╔══

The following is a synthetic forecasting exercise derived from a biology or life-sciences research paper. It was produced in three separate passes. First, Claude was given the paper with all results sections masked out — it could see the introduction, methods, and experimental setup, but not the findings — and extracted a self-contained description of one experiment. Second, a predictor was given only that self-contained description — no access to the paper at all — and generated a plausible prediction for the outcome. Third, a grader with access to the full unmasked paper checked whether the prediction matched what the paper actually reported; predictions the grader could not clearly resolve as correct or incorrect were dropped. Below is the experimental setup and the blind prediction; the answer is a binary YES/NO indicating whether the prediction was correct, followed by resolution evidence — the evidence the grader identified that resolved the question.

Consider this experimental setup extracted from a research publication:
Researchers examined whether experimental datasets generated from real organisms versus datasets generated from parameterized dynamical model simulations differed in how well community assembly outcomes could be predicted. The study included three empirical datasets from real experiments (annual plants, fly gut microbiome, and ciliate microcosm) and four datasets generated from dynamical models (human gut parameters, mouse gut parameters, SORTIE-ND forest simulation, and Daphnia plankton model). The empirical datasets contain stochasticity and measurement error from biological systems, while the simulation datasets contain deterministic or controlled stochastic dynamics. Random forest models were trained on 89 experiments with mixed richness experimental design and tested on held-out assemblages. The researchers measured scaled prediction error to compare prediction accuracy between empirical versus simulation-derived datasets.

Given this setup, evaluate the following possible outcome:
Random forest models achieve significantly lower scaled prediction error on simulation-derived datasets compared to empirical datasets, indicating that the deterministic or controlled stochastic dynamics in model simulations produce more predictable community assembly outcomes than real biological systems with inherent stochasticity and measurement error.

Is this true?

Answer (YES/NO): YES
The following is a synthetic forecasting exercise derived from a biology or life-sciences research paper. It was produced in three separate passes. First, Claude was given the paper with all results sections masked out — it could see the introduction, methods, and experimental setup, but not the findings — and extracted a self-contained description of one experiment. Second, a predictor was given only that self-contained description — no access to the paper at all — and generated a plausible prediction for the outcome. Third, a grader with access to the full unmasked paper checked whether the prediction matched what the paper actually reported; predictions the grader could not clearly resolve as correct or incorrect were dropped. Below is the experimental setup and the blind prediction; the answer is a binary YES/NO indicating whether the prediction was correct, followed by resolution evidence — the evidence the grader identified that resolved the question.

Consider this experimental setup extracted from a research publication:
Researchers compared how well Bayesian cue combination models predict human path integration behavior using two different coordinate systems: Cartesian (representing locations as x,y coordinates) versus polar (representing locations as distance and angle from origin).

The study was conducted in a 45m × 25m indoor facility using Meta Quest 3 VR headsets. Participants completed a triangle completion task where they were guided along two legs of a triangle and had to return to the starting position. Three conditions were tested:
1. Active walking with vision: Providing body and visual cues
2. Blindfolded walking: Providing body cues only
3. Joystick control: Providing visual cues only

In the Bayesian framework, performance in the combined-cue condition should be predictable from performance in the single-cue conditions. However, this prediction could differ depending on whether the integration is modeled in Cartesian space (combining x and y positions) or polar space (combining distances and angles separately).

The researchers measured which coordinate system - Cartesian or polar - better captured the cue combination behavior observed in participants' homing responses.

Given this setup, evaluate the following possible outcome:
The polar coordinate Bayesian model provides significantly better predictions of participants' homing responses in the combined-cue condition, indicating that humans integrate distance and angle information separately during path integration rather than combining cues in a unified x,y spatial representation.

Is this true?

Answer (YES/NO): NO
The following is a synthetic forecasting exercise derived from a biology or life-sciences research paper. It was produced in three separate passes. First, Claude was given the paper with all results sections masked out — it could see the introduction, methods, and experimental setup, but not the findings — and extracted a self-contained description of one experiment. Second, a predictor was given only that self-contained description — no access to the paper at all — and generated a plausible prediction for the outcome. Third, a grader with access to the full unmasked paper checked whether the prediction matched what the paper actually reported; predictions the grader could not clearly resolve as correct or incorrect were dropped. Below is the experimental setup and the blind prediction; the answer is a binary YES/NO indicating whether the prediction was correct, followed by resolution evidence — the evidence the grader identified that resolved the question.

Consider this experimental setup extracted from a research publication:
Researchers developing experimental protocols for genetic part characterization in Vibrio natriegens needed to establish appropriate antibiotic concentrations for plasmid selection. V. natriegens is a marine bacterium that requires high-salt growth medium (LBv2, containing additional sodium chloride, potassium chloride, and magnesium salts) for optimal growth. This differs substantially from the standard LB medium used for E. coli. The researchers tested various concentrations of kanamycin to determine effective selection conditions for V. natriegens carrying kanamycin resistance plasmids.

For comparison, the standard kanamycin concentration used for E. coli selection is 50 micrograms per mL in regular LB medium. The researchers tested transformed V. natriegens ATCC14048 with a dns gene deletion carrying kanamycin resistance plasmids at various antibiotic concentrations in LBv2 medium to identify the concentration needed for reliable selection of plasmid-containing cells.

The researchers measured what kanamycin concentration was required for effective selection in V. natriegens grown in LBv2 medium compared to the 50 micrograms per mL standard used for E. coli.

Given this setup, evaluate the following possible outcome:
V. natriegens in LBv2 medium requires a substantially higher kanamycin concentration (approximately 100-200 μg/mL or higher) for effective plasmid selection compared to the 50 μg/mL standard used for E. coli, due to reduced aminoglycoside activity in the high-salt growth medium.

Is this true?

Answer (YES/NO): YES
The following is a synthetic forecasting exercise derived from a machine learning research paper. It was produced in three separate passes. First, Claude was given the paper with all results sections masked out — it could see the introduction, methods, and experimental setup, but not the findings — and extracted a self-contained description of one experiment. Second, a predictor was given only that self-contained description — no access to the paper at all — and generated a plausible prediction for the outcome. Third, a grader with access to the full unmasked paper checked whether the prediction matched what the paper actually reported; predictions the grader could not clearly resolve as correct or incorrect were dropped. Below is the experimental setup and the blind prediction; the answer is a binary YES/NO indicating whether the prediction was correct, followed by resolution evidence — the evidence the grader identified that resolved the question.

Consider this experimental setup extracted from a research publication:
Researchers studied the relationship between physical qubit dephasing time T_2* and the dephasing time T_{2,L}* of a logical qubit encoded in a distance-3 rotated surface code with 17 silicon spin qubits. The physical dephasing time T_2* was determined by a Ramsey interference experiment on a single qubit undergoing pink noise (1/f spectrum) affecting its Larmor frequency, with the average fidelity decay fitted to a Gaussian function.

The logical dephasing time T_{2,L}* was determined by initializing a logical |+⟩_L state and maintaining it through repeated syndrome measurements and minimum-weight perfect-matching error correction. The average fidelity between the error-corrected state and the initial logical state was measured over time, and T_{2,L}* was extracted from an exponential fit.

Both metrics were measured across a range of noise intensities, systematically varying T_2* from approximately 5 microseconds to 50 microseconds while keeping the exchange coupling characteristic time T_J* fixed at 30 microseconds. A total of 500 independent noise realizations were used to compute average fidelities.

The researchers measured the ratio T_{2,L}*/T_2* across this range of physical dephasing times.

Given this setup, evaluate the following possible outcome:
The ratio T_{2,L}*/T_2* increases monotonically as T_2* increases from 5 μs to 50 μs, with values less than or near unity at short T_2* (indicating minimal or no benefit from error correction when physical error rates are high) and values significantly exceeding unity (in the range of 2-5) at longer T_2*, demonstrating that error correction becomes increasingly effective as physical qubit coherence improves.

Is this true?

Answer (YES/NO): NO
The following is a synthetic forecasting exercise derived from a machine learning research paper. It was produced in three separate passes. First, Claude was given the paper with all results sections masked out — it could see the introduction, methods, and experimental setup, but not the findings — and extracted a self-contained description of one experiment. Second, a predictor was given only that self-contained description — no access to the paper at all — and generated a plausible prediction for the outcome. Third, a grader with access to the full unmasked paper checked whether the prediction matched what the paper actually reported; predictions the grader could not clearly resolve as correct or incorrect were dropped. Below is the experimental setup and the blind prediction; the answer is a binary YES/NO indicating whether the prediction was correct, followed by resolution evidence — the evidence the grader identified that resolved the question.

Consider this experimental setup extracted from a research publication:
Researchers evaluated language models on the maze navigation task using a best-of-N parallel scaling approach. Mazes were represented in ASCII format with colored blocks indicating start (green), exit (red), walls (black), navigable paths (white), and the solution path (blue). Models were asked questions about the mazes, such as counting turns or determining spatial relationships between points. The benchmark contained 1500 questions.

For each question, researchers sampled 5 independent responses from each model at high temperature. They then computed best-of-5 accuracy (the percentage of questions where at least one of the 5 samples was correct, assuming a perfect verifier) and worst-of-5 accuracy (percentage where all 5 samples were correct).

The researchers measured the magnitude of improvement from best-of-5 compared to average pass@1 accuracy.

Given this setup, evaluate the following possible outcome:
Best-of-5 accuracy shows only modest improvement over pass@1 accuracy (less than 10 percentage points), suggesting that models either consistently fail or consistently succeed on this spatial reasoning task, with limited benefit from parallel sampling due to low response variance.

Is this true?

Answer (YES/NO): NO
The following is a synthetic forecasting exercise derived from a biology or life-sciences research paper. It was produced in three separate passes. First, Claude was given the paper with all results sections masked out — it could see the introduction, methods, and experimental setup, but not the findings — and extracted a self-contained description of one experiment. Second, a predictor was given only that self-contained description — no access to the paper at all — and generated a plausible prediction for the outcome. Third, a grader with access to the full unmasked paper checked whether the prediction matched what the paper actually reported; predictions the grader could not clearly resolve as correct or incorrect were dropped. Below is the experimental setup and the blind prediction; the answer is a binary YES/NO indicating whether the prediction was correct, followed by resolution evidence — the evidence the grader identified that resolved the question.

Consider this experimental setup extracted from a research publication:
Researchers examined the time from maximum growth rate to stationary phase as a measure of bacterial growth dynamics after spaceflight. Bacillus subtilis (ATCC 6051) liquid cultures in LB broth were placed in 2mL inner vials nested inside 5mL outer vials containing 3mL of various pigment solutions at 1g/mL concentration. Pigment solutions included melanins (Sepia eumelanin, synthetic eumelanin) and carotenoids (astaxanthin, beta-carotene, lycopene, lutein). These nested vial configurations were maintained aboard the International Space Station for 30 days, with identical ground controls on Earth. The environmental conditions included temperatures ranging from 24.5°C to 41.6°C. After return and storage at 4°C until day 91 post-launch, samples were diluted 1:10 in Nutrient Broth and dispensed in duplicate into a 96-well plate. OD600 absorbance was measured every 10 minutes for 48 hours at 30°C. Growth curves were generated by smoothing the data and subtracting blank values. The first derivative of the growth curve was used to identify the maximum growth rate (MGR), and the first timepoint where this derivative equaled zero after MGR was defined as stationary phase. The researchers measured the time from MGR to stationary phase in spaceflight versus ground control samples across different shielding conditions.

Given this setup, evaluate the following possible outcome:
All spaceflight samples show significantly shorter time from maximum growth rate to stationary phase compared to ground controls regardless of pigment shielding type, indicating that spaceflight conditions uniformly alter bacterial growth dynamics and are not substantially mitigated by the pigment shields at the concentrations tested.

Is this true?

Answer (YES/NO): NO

╚══

» WHAT NEEDS TO BE DONE
Look through the entries above; copy each line where the string "better" appears.

» SOLUTION
The researchers measured which coordinate system - Cartesian or polar - better captured the cue combination behavior observed in participants' homing responses.
The polar coordinate Bayesian model provides significantly better predictions of participants' homing responses in the combined-cue condition, indicating that humans integrate distance and angle information separately during path integration rather than combining cues in a unified x,y spatial representation.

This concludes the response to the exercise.